İşte yeni Türkiye’nin ilk günü demiştim, tepemizde F16’lar uçarken, şehitler gaziler kanı göğüslerine akıtırken. Yıl boyunca pek çok şehrimizde, Anadolu’nun farklı bölgelerinde buluştuk, konuştuk, durmadan yazdık çizdik. Hamasete düşmeden, içini boşaltmadan 15 Temmuz direnişinin kıymetini bilip emanetini hakkıyla taşımamız için neler yapılmalı, neler yapılmamalı, birlikte tecrübe ettik durduk.
Şimdi ilk yıldönümünde, o geceye ait üst üste dehşet görüntüleri yayınlanıyor televizyonlarda. Hala bazı görüntüler yeni ortaya çıkıyor. İnsan baktıkça şok geçiriyor, bir gece boyunca yaşanılanlar bir dünya savaşı boyunca yaşanan felaketler kadar yoğunmuş.
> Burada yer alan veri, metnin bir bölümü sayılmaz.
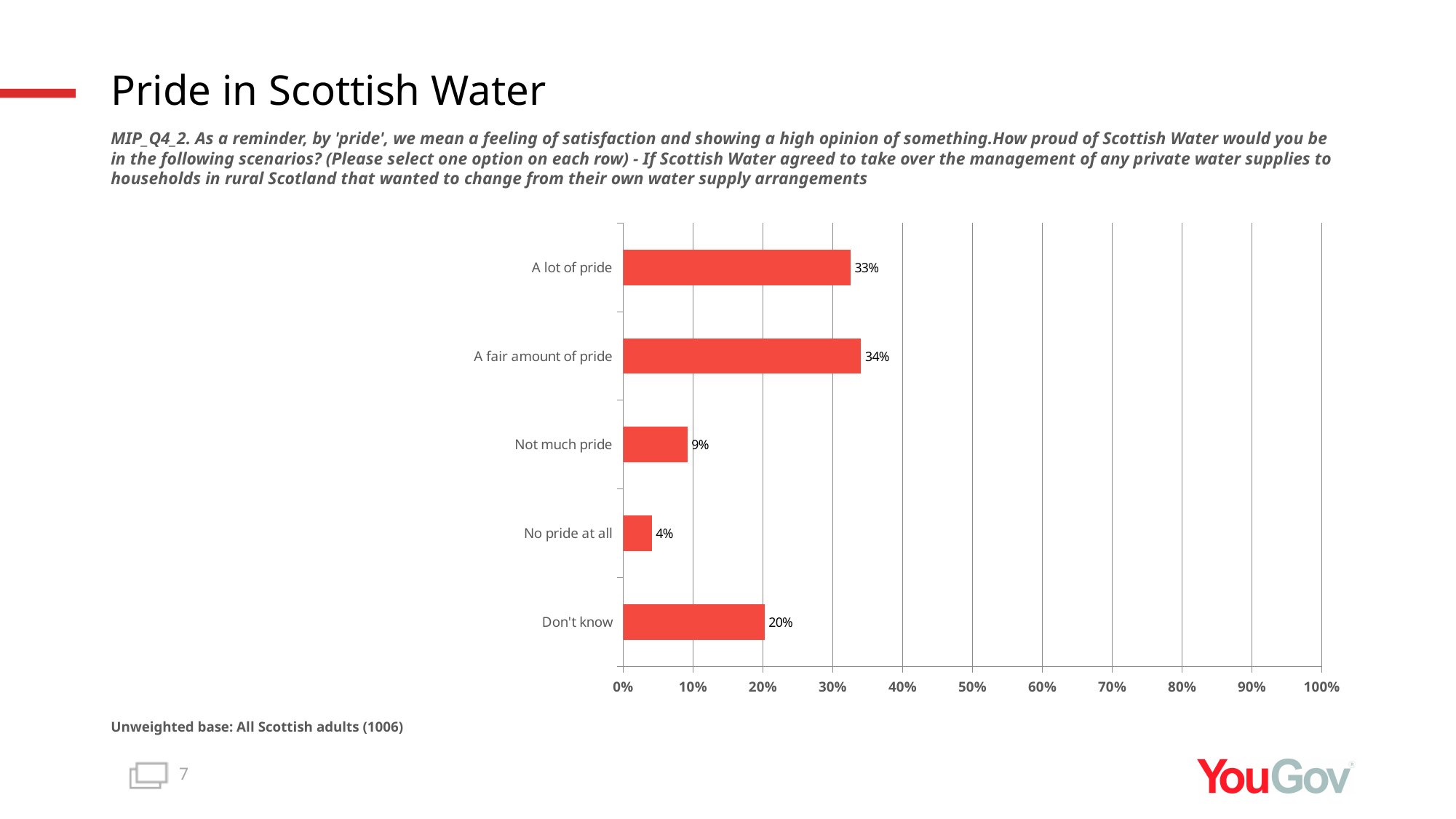
How many categories are shown on the chart? 5 Is the value for 'A lot of pride' greater or less than 30%? greater What percentage of respondents said 'No pride at all'? 4% Which category has the lowest value? No pride at all What is the unweighted base stated below the chart? All Scottish adults (1006) Which is larger: 'Not much pride' or 'Don't know'? Don't know What percentage of respondents said they would feel 'A lot of pride'? 33% What is the combined value of 'A lot of pride' and 'A fair amount of pride'? 67% What is the value shown for 'Don't know'? 20% What kind of chart is shown on the slide? Bar chart Which category has the highest value? A fair amount of pride What is the difference between 'A fair amount of pride' and 'Not much pride'? 25%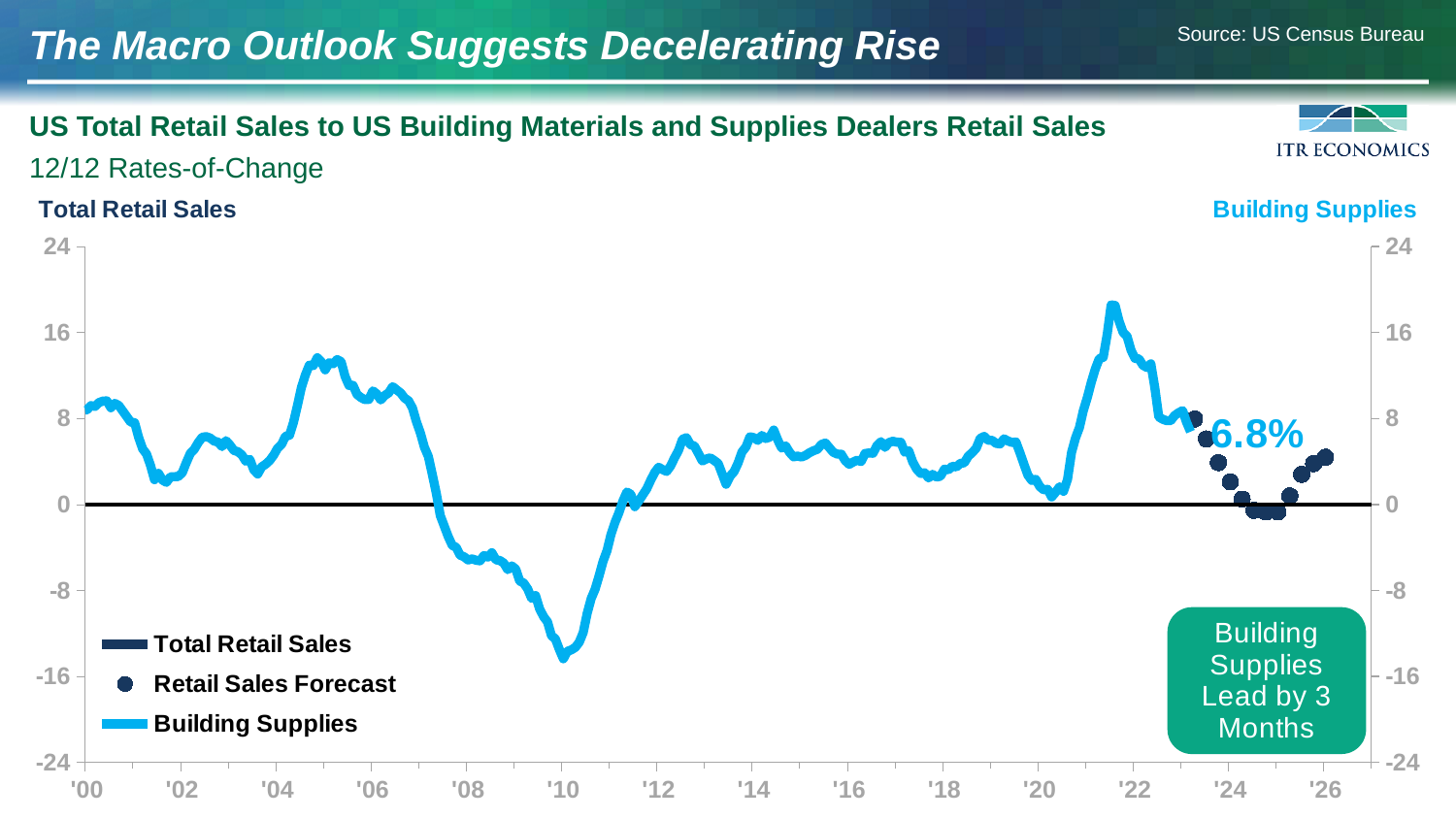
Is the peak value of the Building Supplies line around 2021–2022 greater or less than 16? greater What kind of chart is shown on the slide? line chart Does the Building Supplies line rise or fall between '10 and '12? rise Near which x-axis year label does the Building Supplies line reach its lowest point? '10 What value is printed as a data label near the start of the Retail Sales Forecast dots? 6.8% Is the lowest value of the Building Supplies line around 2010 greater or less than -8? less Does the Building Supplies line rise or fall between '08 and '10? fall Is the value of the Building Supplies line around 2020 greater or less than 8? less How many series does the legend list? 3 Which is higher: the Building Supplies peak around 2021–2022 or the peak around 2005? the peak around 2021–2022 What does the green box on the chart say? Building Supplies Lead by 3 Months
Şehit yakınları ve gazilerin anlattığı hikayelerin sonu gelmiyor. Her biri insanlığın iç yüzü yazılırken derin izler bırakacak nitelikte. 15 yaşında bir genç kızın bir resmi bina önünde darbeciler tarafından acımasızca vurulan sivillerin cesedini taşırken kendisinin de vurulmasının basit bir bilgi cümlesinden öte anlamı olduğunu işitebilen herkes insanlığın vicdanında bir sorumluluk yüklenmiş demektir.
***
Yıl boyunca bu direnişe laf edenlerin sevgisizliğini alenileştiren ne çok söz sarf edildi. Ama ne bu işgal ve darbe kalkışmasını unutturacak bir “20 Temmuz darbesi” lafı.. Ne de bütün bu dehşeti canı pahasına ödeyenlerle alay eden “kontrollü darbe” terimi.. gerçek direnişin önünü kesebildi.
Her fırsatta demokratik açıdan geri kaldığımızı sanırken bir gecede idrak ettik ki: Meğer bu halk kendisi için neyin iyi neyin kötü olduğunu ayırt edecek kadar demokratik olgunluğa çoktan ermiş. Milli / külli iradesine sahip çıkmanın anlamını kanıyla ödemeyi göze alacak kadar da iyi öğrenmiş!